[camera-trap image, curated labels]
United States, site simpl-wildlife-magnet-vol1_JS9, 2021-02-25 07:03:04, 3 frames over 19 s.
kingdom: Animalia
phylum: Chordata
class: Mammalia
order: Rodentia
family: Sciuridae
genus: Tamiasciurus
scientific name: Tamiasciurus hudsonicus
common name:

++++

> WHAT YOU SHOULD DO
Each record shown above is to be given again exactly.

> EXERCISE RESPONSE
[camera-trap image, curated labels]
United States, site simpl-wildlife-magnet-vol1_JS9, 2021-02-25 07:03:04, 3 frames over 19 s.
kingdom: Animalia
phylum: Chordata
class: Mammalia
order: Rodentia
family: Sciuridae
genus: Tamiasciurus
scientific name: Tamiasciurus hudsonicus
common name:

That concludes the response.